Job
Pull out every line of the listing below that contains the word "Počty", and copy each one.

[Saved entries]
--- START ---
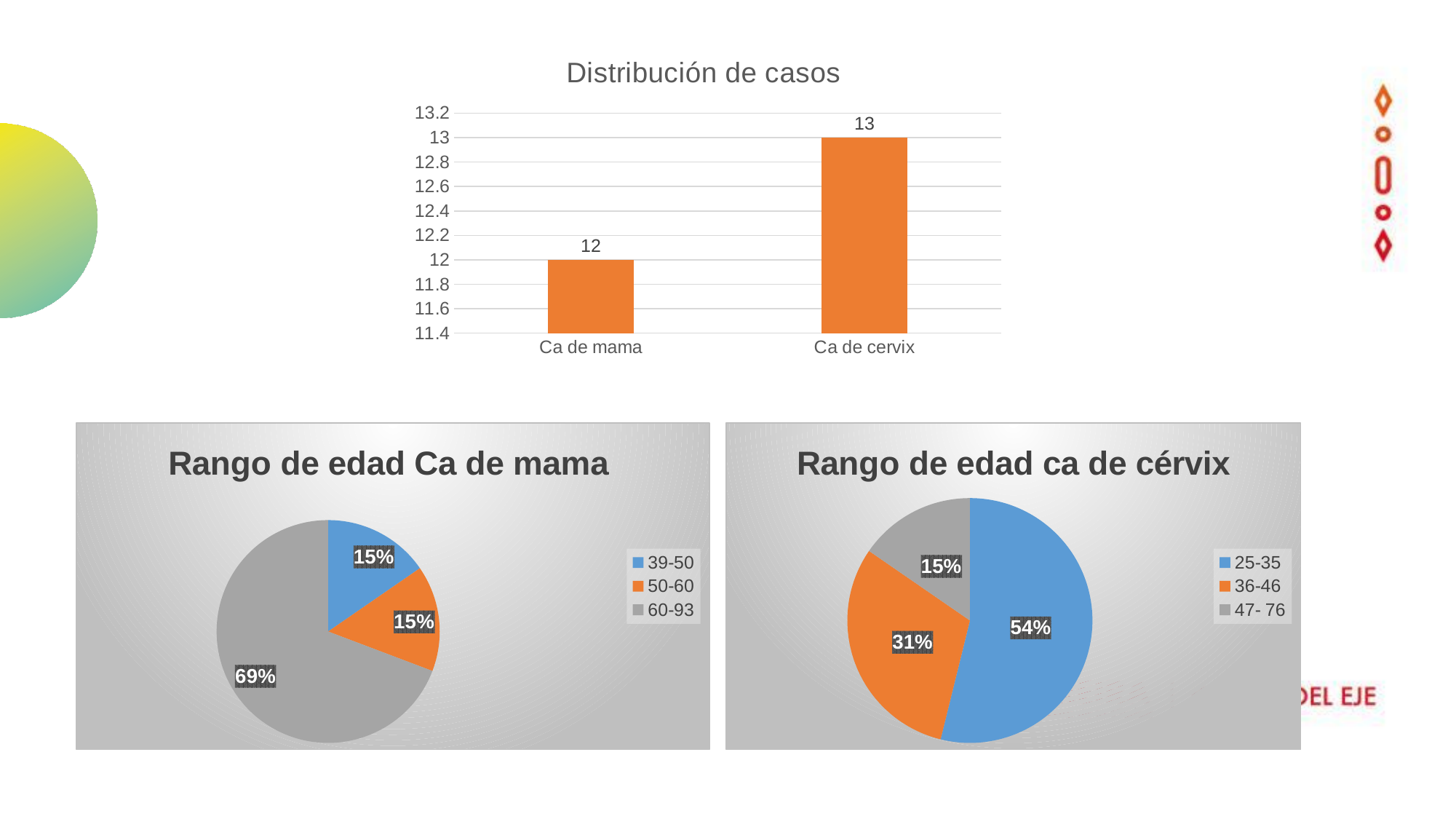
How many categories are shown in the 'Distribución de casos' chart? 2 In the 'Rango de edad Ca de mama' pie chart, what share does the 39-50 slice have? 15% In the 'Rango de edad Ca de mama' pie chart, what share does the 60-93 slice have? 69% In the 'Distribución de casos' chart, what is the value for Ca de mama? 12 In the 'Rango de edad ca de cérvix' pie chart, which age range has the smallest share? 47- 76 How many entries does the legend of the 'Rango de edad ca de cérvix' pie chart list? 3 In the 'Distribución de casos' chart, which category has the highest value? Ca de cervix What kind of chart is 'Distribución de casos'? Bar chart In the 'Distribución de casos' chart, what is the difference between Ca de cervix and Ca de mama? 1 In the 'Rango de edad ca de cérvix' pie chart, what share does the 36-46 slice have? 31% In the 'Distribución de casos' chart, what is the value for Ca de cervix? 13 In the 'Rango de edad ca de cérvix' pie chart, which age range has the largest share? 25-35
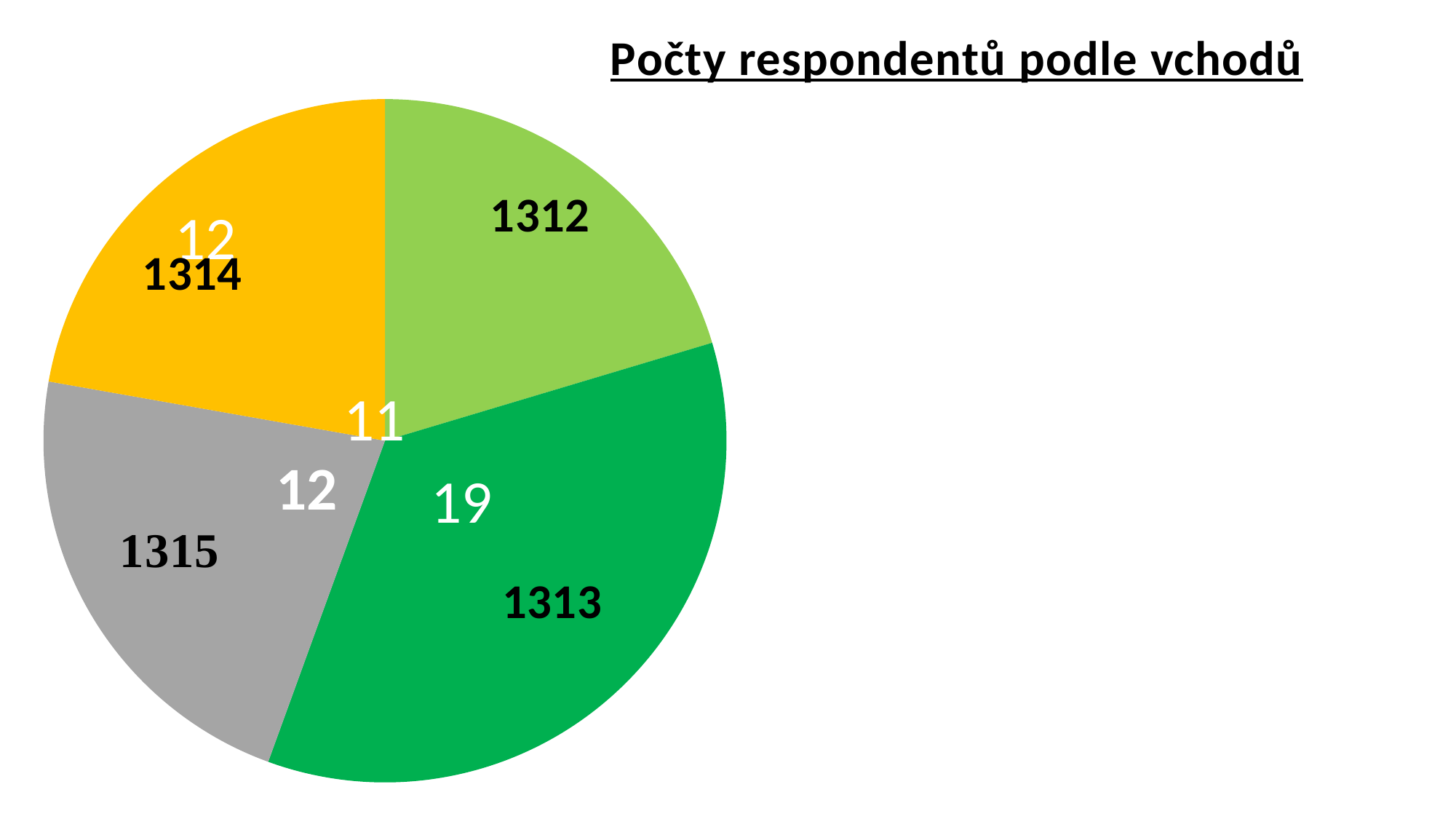
How many slices does the pie chart have? 4 What is the difference between the values for 1313 and 1312? 8 What is the value for entrance 1315? 12 What is the value for entrance 1314? 12 What is the difference between the values for 1313 and 1314? 7 What is the value for entrance 1313 in the pie chart? 19 What is the title of the chart? Počty respondentů podle vchodů What kind of chart is shown on the slide? Pie chart What is the value for entrance 1312? 11 Which entrance has the highest number of respondents? 1313 Which entrance has the lowest number of respondents? 1312 Which has a larger value, 1313 or 1315? 1313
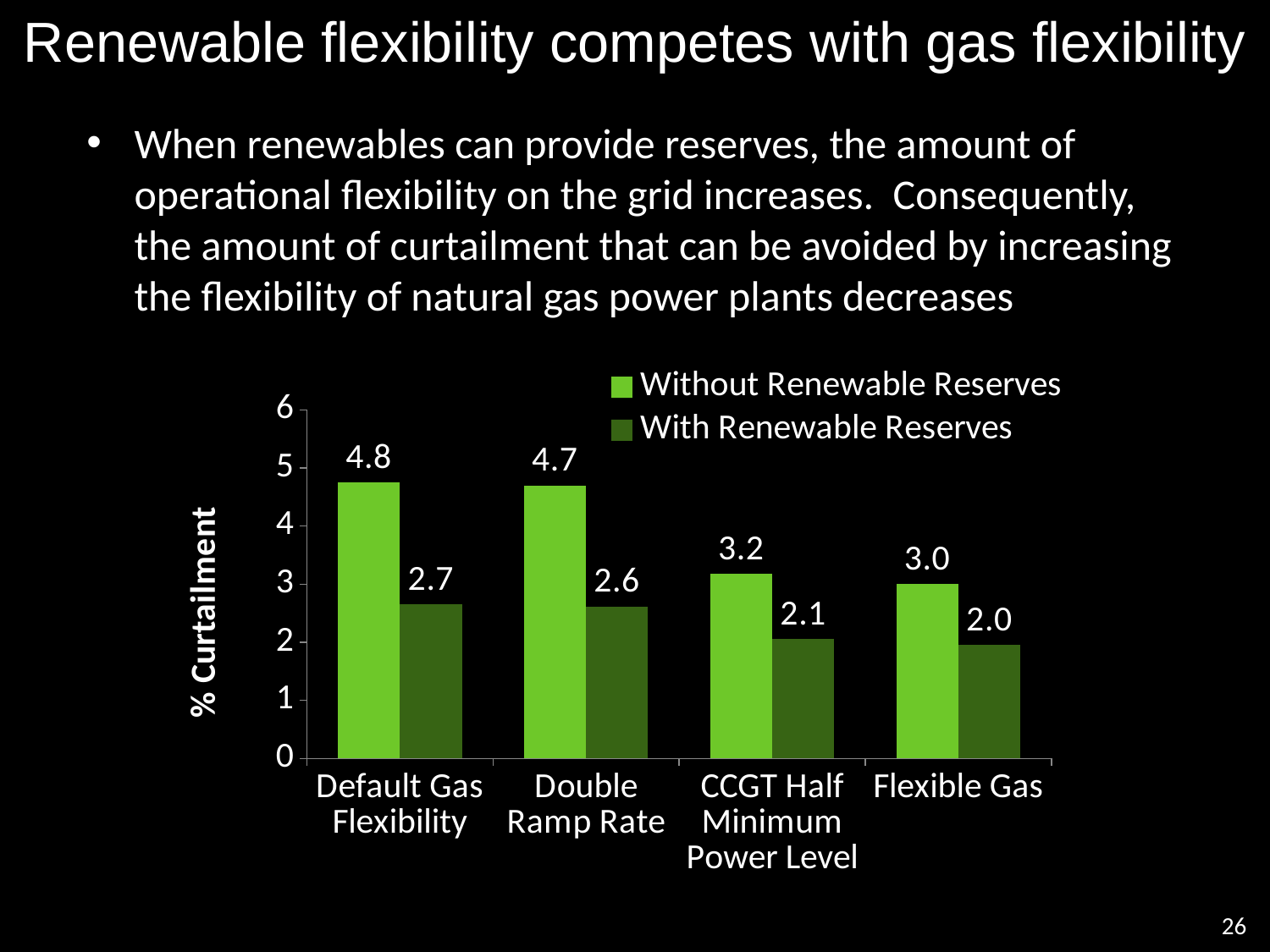
What is the % Curtailment for CCGT Half Minimum Power Level without renewable reserves? 3.2 Which is larger: the with renewable reserves value for Default Gas Flexibility or the without renewable reserves value for Flexible Gas? Flexible Gas without renewable reserves How many series does the legend list? 2 Which category has the lowest % Curtailment with renewable reserves? Flexible Gas Which category has the highest % Curtailment without renewable reserves? Default Gas Flexibility What is the % Curtailment for Default Gas Flexibility without renewable reserves? 4.8 What is the difference between the without and with renewable reserves values for Double Ramp Rate? 2.1 How many categories are shown on the x axis? 4 What is the label of the y axis? % Curtailment What kind of chart is shown on the slide? bar chart What is the % Curtailment for Flexible Gas with renewable reserves? 2.0 Is the without renewable reserves value for Double Ramp Rate greater or less than 4? greater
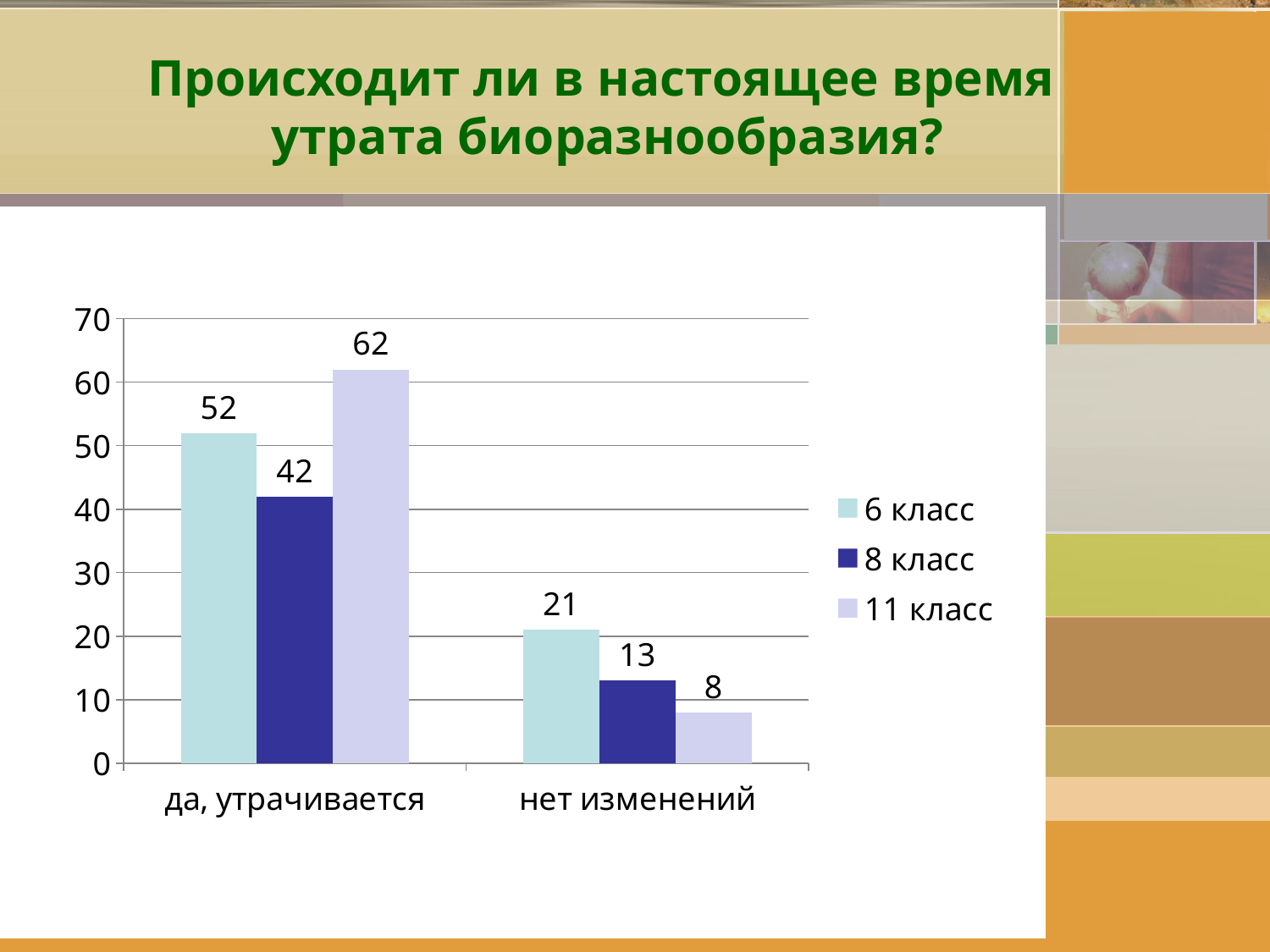
What is the value for 6 класс in the category "да, утрачивается"? 52 What is the value for 11 класс in the category "да, утрачивается"? 62 How many series does the legend list? 3 Which is larger: the 6 класс value for "нет изменений" or the 8 класс value for "нет изменений"? 6 класс How many categories are shown on the x axis? 2 What is the value for 8 класс in the category "нет изменений"? 13 What kind of chart is shown on the slide? bar chart What is the difference between the 6 класс values for "да, утрачивается" and "нет изменений"? 31 What is the title of the slide above the chart? Происходит ли в настоящее время утрата биоразнообразия? Which series has the highest value in the category "да, утрачивается"? 11 класс What is the difference between the 11 класс and 8 класс values in the category "да, утрачивается"? 20 Which series has the lowest value in the category "нет изменений"? 11 класс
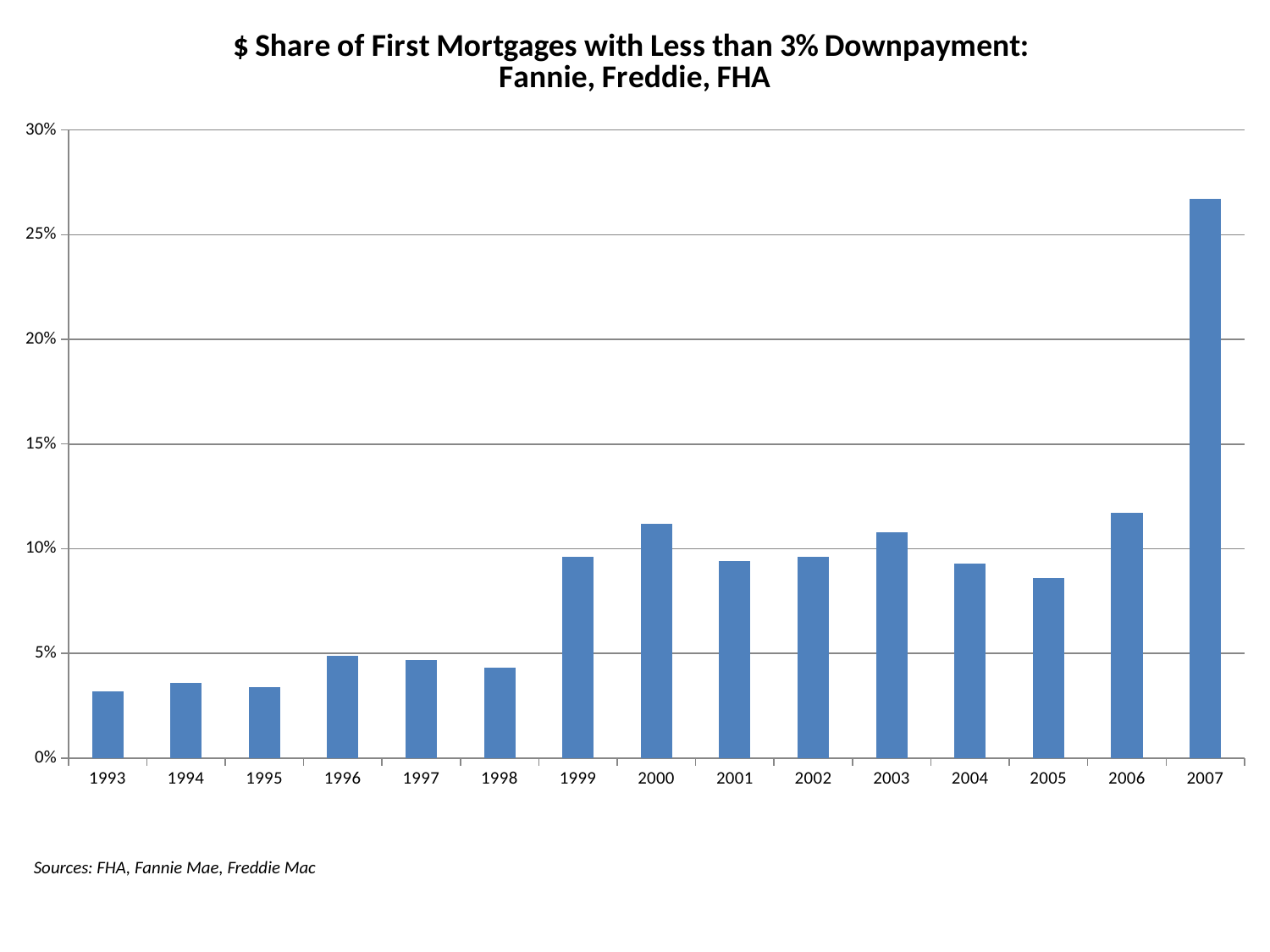
Is the value for 2007 greater or less than 25%? greater Is the value for 2005 greater or less than 10%? less Which year has the larger value, 1999 or 2000? 2000 What sources are cited below the chart? FHA, Fannie Mae, Freddie Mac Which year has the highest share of first mortgages with less than 3% downpayment? 2007 How many years are shown on the x axis of the chart? 15 Is the value for 2006 greater or less than 10%? greater What kind of chart is shown on the slide? Bar chart Overall, do the values rise or fall from 1993 to 2007? rise Which year has the larger value, 1998 or 2003? 2003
--- END ---
Answer
How many slices does the pie chart have? 4 What is the difference between the values for 1313 and 1312? 8 What is the value for entrance 1315? 12 What is the value for entrance 1314? 12 What is the difference between the values for 1313 and 1314? 7 What is the value for entrance 1313 in the pie chart? 19 What is the title of the chart? Počty respondentů podle vchodů What kind of chart is shown on the slide? Pie chart What is the value for entrance 1312? 11 Which entrance has the highest number of respondents? 1313 Which entrance has the lowest number of respondents? 1312 Which has a larger value, 1313 or 1315? 1313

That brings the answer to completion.